Went to a large corporate storage auction run yesterday and ohh my. I re-read my post from earlier in the month and it looks like the current trend is large corporate auctions=new faces/big money spent; small independent auctions = less people, less regulars/more resonable bidding.
A trend I have noticed and seems to be continueing is the changing demographics of storage auctions. Last fall the crowd was predominately "working class", yesterday it was quite apparent storage auctions have gone mainstream and attracted the attention of your average "middle class and upper class" American. It looked like a crowd of people had just left Macy's or a country club, not kidding! New trucks, new SUVs, Lexus' in the parking lot. They were'nt just window shopping either.
Here are the particulars:
Regulars = 5-8 depending on location, Newbies = 40-60 depending on location.
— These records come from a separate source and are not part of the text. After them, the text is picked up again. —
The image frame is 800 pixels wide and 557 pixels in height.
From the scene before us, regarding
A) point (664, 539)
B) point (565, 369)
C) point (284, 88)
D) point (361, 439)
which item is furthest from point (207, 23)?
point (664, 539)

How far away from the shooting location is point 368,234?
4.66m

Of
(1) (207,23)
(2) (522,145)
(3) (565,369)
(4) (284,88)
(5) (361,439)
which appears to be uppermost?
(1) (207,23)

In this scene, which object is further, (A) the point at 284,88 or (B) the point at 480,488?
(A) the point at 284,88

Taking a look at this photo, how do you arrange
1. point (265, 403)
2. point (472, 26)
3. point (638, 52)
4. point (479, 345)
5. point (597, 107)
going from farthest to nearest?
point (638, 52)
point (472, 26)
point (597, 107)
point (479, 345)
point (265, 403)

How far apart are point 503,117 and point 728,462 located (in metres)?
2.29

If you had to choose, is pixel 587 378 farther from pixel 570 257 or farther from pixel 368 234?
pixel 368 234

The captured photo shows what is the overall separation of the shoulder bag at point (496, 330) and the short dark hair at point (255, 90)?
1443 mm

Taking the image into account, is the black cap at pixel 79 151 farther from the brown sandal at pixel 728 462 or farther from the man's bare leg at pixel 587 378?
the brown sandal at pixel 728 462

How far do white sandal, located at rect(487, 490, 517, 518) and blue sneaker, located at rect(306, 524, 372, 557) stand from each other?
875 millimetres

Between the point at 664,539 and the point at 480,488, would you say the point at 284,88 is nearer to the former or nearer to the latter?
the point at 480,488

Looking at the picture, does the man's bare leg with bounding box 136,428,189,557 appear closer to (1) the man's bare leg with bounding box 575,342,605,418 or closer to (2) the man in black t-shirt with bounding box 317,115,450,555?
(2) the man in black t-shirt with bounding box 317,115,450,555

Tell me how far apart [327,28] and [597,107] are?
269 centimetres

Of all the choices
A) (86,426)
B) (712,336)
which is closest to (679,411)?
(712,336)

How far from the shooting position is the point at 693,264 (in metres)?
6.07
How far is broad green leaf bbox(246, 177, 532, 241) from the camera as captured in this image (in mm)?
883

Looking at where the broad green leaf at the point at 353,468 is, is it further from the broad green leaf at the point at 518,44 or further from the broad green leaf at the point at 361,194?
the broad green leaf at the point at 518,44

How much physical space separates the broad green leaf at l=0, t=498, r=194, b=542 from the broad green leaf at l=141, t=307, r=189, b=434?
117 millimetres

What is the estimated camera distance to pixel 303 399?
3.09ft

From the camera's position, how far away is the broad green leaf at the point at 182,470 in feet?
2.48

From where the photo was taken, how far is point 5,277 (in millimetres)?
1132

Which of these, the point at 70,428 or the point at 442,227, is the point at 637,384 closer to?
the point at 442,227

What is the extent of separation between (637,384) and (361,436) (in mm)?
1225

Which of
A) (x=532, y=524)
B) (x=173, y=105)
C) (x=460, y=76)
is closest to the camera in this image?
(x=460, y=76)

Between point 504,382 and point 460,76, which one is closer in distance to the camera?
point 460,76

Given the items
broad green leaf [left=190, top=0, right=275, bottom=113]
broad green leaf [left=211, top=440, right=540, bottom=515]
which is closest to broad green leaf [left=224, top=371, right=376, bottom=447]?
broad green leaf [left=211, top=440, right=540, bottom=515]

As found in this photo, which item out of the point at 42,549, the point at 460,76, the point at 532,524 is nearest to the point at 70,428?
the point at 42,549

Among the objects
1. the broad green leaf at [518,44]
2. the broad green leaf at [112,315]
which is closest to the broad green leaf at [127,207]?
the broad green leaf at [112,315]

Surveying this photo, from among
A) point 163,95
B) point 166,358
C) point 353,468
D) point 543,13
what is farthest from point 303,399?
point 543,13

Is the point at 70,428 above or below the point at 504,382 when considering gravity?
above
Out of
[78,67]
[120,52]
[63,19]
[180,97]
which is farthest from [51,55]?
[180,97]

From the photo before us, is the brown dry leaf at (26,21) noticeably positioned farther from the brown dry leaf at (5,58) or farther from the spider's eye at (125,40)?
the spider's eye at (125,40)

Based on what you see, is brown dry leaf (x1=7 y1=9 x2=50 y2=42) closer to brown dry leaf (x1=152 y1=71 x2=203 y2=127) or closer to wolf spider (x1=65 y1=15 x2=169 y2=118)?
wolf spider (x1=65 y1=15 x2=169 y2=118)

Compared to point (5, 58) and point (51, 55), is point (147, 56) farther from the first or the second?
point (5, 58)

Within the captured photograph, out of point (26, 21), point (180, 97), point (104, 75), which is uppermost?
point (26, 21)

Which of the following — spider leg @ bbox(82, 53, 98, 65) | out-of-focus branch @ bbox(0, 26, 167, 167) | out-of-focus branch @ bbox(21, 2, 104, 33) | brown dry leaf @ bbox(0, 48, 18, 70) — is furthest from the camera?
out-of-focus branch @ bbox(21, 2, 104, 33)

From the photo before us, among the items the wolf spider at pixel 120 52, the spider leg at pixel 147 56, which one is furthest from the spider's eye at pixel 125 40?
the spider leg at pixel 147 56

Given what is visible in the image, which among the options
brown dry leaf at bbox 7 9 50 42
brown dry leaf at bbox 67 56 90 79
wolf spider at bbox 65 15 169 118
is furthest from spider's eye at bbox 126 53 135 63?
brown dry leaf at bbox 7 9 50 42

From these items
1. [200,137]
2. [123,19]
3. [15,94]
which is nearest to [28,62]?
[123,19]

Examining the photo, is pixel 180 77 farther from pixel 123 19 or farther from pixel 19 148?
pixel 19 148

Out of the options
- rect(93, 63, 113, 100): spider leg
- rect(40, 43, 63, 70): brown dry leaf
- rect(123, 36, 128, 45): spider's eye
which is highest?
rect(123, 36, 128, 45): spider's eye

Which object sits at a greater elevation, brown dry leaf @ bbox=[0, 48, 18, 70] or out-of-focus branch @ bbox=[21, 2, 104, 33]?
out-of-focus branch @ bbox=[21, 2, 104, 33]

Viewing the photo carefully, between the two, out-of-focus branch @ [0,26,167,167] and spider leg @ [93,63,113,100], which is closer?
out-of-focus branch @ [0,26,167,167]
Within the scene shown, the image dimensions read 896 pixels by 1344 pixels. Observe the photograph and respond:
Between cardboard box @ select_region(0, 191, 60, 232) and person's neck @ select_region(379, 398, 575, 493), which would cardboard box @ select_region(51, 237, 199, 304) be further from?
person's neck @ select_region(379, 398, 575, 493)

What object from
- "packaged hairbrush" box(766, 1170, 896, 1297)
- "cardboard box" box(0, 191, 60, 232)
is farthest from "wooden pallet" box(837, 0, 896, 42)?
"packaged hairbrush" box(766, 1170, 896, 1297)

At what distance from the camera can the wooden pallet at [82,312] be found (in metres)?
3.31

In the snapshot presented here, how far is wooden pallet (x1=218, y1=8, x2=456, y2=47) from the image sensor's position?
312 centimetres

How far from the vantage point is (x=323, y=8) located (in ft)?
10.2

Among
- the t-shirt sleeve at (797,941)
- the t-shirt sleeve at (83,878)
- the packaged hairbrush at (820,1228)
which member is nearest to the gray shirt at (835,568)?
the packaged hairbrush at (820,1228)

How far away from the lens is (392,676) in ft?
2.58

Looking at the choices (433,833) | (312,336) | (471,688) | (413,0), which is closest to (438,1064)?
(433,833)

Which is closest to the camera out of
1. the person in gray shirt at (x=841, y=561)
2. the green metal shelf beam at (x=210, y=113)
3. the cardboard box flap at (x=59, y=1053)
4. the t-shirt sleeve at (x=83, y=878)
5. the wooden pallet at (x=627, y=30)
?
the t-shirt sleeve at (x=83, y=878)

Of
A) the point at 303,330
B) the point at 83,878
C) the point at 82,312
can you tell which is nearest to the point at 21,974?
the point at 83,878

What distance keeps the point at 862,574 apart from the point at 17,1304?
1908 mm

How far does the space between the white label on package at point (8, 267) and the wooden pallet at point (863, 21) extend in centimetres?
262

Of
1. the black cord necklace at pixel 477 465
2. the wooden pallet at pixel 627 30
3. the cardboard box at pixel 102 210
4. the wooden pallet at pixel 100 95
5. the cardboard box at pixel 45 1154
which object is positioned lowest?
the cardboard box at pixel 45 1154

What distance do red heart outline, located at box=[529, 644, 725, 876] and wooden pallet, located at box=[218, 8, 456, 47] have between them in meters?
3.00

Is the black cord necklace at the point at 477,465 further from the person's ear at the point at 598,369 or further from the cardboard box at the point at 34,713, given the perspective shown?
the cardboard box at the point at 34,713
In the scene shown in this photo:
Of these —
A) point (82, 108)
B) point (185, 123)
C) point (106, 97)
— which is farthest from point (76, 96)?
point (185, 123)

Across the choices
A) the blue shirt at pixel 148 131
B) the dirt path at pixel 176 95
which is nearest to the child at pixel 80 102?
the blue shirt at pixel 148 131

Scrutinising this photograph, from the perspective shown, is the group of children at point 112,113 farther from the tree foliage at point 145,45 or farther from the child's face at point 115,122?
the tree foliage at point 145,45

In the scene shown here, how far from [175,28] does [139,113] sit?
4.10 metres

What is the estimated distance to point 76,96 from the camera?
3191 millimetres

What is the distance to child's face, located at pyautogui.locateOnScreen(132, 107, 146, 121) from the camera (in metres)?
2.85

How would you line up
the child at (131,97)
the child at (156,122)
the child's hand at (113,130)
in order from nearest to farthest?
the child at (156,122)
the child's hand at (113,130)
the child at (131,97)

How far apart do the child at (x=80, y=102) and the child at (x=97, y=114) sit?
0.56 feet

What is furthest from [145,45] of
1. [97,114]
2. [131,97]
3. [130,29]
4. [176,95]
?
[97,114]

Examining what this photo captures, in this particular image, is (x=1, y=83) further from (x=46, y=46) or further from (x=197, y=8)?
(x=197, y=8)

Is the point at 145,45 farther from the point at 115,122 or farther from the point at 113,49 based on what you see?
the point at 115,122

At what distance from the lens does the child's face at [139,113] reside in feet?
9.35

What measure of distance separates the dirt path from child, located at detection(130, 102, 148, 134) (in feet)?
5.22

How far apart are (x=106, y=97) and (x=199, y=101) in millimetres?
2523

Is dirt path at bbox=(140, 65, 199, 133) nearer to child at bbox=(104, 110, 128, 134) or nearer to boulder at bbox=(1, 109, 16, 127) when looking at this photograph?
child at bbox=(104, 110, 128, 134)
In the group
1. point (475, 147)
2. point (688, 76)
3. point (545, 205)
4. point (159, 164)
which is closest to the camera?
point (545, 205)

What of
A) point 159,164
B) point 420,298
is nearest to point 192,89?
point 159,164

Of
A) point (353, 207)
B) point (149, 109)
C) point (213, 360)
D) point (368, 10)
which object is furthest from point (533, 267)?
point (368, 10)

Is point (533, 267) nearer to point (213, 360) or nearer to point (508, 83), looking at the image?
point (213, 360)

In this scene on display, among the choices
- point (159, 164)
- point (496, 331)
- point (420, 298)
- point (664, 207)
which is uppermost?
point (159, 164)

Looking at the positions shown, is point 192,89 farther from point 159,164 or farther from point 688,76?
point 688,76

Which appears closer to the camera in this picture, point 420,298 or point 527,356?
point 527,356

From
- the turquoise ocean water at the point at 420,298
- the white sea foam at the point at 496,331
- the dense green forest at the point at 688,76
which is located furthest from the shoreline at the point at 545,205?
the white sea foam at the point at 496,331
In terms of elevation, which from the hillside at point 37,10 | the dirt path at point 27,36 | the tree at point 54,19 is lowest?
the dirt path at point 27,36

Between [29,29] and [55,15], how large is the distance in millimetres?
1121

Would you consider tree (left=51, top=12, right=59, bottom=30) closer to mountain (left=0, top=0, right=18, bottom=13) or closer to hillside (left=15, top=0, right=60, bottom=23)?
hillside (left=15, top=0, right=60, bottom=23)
Total units up for auction 28; # won by regulars 2-5 (can't say I know ALL the regulars), # won by newbies 23-27.
Average price of a 5 x 10, around $225
Average price of a 10 x 10 around $600
Top locker of the day 10 x 30 $1375 (I went to $1200 on this unit)
Insane locker of the day 10 x 15 3/4 full Walmart brand clothes, baby stuff, baby & kid's toys, movies (all used of course) $825!
Needless to say, I did'nt win anything. Things appear to be like Movieman said, a continual wave of new faces who drop a bunch of money, get burned, don't show up again, but then a new wave arrives to replace them and they do the same thing over again. Gotta find away to compete against this never ending hoard of "shoppers".